Photo Credit: iStock

[1]The Legatum scores for interpersonal trust and trust in government appear to be drawn from the same surveys as used by the Lancet study. The Legatum government integrity index is conceptually similar to the government corruption index used by Lancet, but the sign is reversed and the data sources are different. Also, I use a different Gini index, based on a study by Laurence Chandy and Brina Seidel that was published by the Brookings institute. Their version of the index attempts to correct for underreporting of top incomes, and produces higher Ginis for many countries, including the United States. 

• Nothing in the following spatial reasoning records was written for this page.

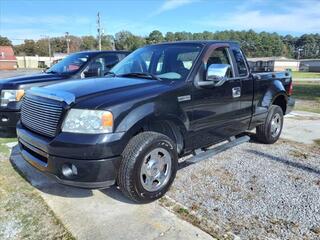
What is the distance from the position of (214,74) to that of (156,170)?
1.46m

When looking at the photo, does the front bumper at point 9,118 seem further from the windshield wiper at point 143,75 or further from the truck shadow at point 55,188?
the windshield wiper at point 143,75

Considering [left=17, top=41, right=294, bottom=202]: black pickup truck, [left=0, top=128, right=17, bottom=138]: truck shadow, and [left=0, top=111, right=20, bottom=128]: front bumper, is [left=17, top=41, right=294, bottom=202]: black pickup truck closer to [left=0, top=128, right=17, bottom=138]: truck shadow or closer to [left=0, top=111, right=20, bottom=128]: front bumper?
[left=0, top=111, right=20, bottom=128]: front bumper

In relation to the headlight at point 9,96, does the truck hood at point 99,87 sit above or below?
above

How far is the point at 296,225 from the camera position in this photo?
3.27 m

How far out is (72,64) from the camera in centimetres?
739

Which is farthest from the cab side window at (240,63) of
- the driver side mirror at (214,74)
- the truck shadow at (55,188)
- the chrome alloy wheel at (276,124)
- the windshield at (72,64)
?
the windshield at (72,64)

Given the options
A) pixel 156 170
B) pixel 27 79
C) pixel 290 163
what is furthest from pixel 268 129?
pixel 27 79

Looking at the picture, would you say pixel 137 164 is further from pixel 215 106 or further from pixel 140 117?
pixel 215 106

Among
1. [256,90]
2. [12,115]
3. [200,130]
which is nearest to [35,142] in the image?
[200,130]

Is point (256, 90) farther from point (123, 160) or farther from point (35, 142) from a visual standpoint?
point (35, 142)

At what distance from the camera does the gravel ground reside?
3.23 metres

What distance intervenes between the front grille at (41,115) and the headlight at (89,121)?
19cm

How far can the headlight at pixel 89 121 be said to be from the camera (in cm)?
327

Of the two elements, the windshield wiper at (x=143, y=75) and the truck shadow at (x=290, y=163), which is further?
the truck shadow at (x=290, y=163)
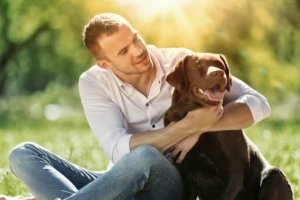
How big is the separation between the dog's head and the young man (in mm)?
105

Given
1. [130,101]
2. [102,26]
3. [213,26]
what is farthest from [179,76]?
[213,26]

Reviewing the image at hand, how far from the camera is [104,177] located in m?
3.76

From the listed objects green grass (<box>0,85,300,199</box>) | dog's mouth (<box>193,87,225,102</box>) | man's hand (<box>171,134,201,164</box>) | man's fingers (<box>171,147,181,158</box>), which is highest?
dog's mouth (<box>193,87,225,102</box>)

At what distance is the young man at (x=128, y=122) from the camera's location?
12.4ft

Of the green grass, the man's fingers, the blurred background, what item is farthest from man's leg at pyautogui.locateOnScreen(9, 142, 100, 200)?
the blurred background

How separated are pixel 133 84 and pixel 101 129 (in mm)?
352

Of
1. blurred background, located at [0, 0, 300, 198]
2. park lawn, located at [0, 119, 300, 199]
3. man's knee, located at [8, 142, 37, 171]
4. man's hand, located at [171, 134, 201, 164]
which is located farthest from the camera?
blurred background, located at [0, 0, 300, 198]

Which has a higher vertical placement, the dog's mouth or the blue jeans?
the dog's mouth

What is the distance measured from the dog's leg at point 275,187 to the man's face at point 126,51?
958 millimetres

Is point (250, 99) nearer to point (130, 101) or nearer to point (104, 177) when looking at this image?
point (130, 101)

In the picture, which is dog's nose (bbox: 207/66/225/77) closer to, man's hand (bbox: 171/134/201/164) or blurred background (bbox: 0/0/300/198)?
man's hand (bbox: 171/134/201/164)

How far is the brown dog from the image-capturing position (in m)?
3.74

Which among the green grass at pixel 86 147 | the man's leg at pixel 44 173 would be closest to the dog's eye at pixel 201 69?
the man's leg at pixel 44 173

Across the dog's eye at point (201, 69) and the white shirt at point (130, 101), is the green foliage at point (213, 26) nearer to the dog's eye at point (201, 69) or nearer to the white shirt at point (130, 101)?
the white shirt at point (130, 101)
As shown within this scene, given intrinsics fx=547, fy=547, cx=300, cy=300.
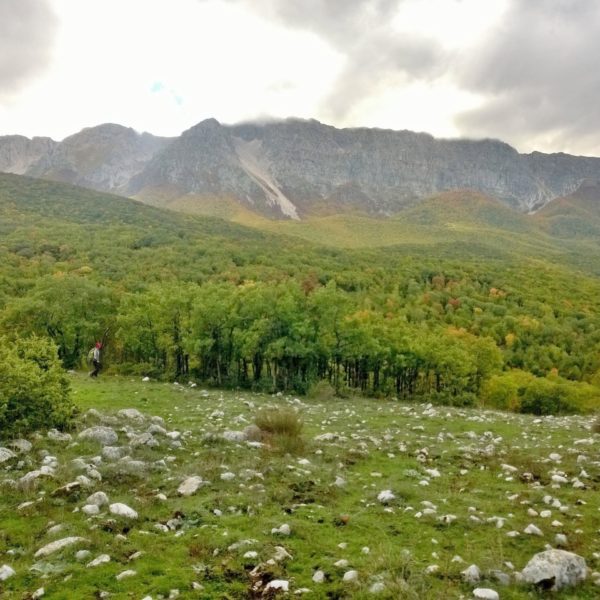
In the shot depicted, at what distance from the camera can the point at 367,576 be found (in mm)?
8727

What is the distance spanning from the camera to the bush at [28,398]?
15797mm

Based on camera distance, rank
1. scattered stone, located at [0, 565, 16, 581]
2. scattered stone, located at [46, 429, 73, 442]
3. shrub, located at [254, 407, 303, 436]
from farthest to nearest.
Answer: shrub, located at [254, 407, 303, 436] < scattered stone, located at [46, 429, 73, 442] < scattered stone, located at [0, 565, 16, 581]

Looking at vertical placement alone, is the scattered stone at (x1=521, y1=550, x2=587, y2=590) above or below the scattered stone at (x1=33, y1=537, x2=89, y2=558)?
above

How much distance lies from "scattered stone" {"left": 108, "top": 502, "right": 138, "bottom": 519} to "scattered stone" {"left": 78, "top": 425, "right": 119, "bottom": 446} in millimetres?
4935

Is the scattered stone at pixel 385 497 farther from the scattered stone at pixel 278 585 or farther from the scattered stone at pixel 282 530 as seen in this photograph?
the scattered stone at pixel 278 585

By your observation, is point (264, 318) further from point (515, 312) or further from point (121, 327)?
point (515, 312)

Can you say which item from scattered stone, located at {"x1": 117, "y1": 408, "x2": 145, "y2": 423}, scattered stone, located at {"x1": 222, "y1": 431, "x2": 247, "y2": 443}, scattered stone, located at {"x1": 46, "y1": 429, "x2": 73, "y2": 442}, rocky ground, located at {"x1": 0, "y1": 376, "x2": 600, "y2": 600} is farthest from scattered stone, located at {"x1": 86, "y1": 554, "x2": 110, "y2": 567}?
scattered stone, located at {"x1": 117, "y1": 408, "x2": 145, "y2": 423}

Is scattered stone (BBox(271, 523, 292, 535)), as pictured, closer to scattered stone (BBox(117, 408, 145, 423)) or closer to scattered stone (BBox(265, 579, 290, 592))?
scattered stone (BBox(265, 579, 290, 592))

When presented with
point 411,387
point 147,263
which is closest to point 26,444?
point 411,387

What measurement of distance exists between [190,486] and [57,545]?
12.1ft

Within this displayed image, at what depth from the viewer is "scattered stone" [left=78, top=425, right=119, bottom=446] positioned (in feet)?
51.9

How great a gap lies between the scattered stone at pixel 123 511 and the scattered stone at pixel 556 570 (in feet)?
23.6

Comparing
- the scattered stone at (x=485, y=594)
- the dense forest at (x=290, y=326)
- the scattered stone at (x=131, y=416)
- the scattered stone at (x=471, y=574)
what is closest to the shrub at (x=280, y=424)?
the scattered stone at (x=131, y=416)

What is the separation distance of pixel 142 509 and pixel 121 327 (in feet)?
139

[2]Stage 1 of the Lancet study adjusts case and fatality data for differences in GDP per capita. In my past research, I have found gross national income (GNI) to consistently produce better results than GDP. Furthermore, I have found that many potential response variables are more closely associated with the natural log form of GNI or GDP than with the linear form that appears to have been used in the Lancet study. In this commentary, all references to GNI are to the natural log form.

[3]Unless otherwise noted, “significant” or “statistically significant” is used to mean significant at a 0.01 level of confidence. 

[4]Jonathan Hanson and Rachel Sigman offer a good review of the literature on the measurement of state capacity, along with an index of their own design. My own state capacity index correlates strongly with the Hanson-Sigman index (R = 0.92).

[5]The chart uses standardized values of the variables that are transformed to give them a mean of 0 and a standard deviation of 1. For a normally distributed random variable, approximately 68 percent of observations will fall within 1 standard deviation of the mean and approximately 95 percent within two standard deviations.

[6]Using FF for the facilitative factor and CF for the contravening factor, the two-factor model can be represented as RATE = a0 + a1 FF + a2 CF + a3 (FF X CF) + e, where e is a random error.

[7]Stephanie Nolen provides a good overview in a New York Times article on the paradoxically low COVID death rates reported in many African countries.

[8]Comparing OLS Tab 4 Regression 1 with Tab 2 Regression 3 shows that the R2 is much higher for the two-factor model than when state capacity and its square are used as the controls. That is to be expected, since the facilitating and contravening factors impact reported fatality rates directly, whereas state capacity impacts fatality rates only indirectly, via its association with the facilitating and contravening factors.